> What the task requires
Extract precisely the lines that run from the line containing "Coloring Dane Pages Dog Popular Adults" to the end of the records below, with both ends included and pictures omitted.

Image-text web data:
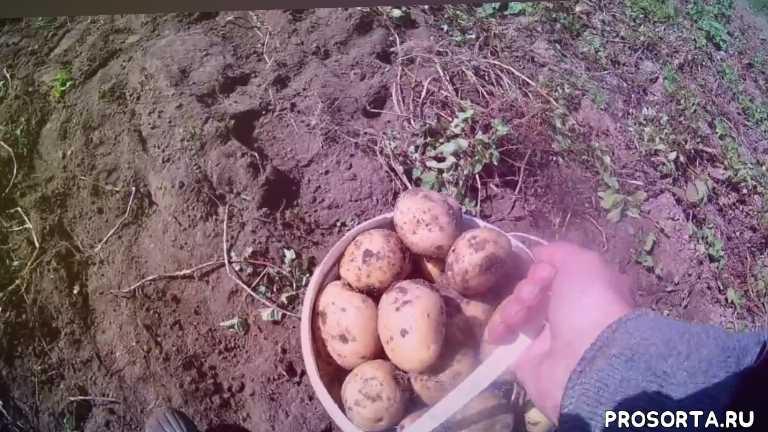 огород, осень, сибирь, урожай, картофель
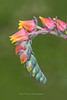 Echeveria elegans bloom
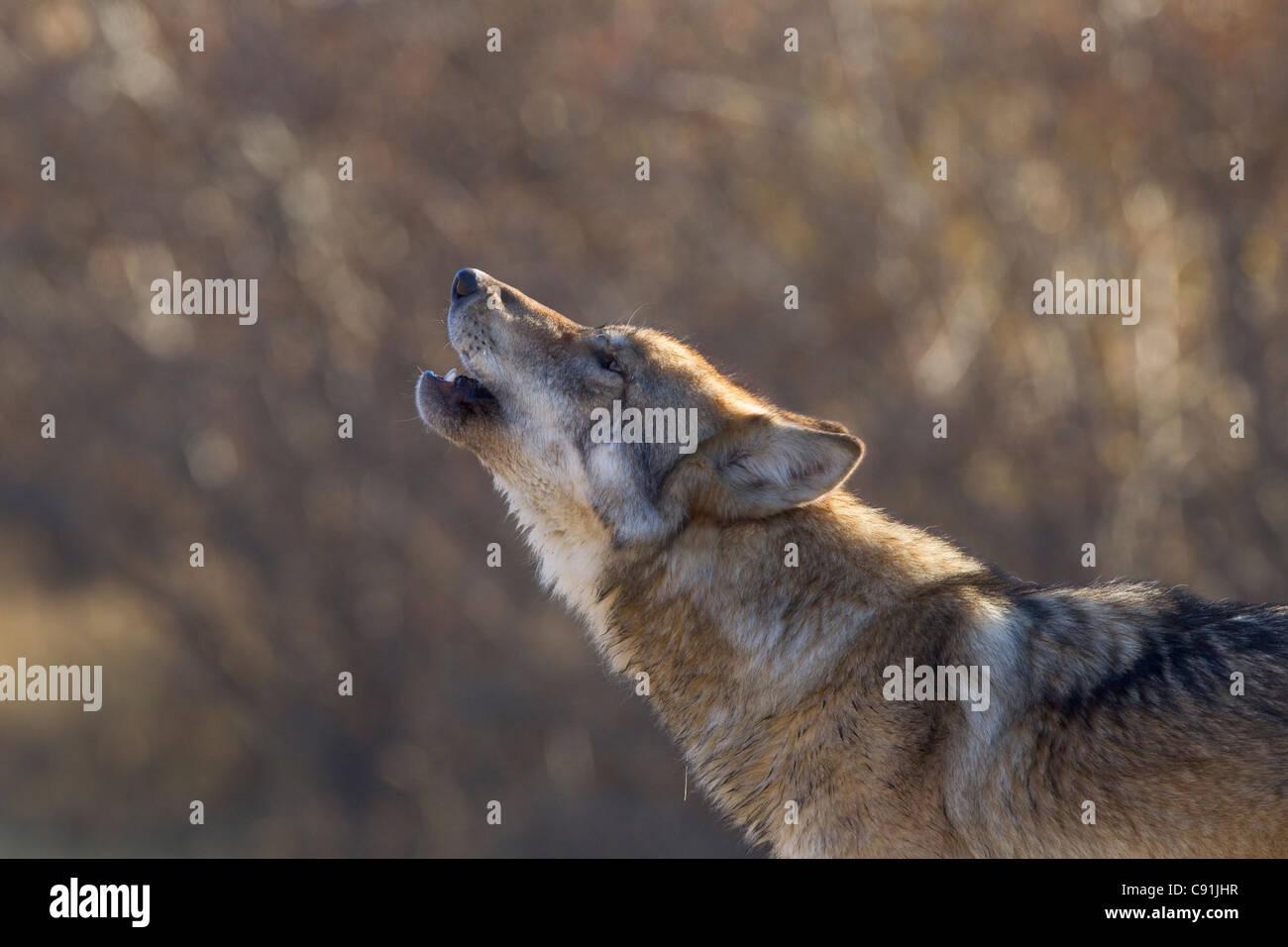 Gray Wolf howling, Parc National de Denal, l'intérieur de l'Alaska, l'automne Photo Stock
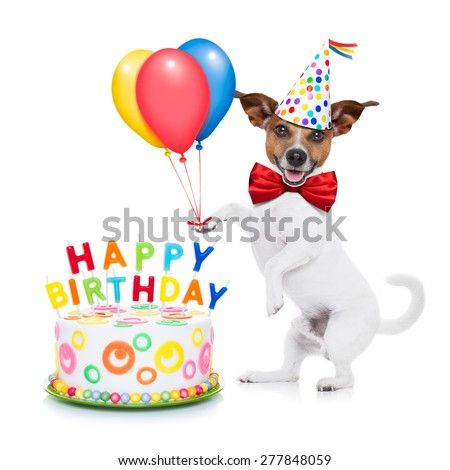 jack russell dog  as a surprise with  happy birthday cake ,wearing  red tie and party hat ,holding balloons , isolated on white background - stock photo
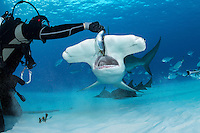 Lupo Dion hand feeds a Great Hammerhead Shark<br /> <br /> Shot in Bimini, Bahamas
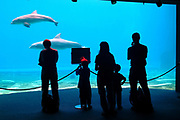 silhouette of a standing family, three adults and two children, in front of the dolphin pool at the aquarium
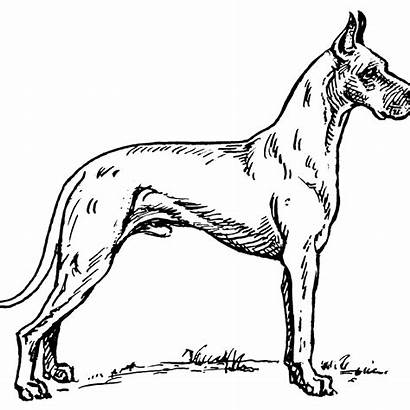 Coloring Dane Pages Dog Popular Adults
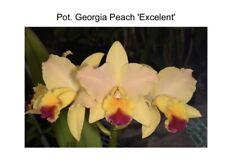 Potinara Georgia Peach 'Excellent' X Pot Fire House 'Love It' 4� Pot (15) 6958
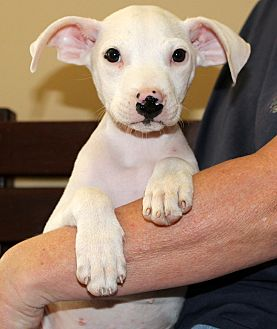 American Pit Bull Terrier/Terrier (Unknown Type, Medium) Mix Puppy for adoption in Southbury, Connecticut - Dobby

> Reply
 Coloring Dane Pages Dog Popular Adults
 Potinara Georgia Peach 'Excellent' X Pot Fire House 'Love It' 4� Pot (15) 6958
 American Pit Bull Terrier/Terrier (Unknown Type, Medium) Mix Puppy for adoption in Southbury, Connecticut - Dobby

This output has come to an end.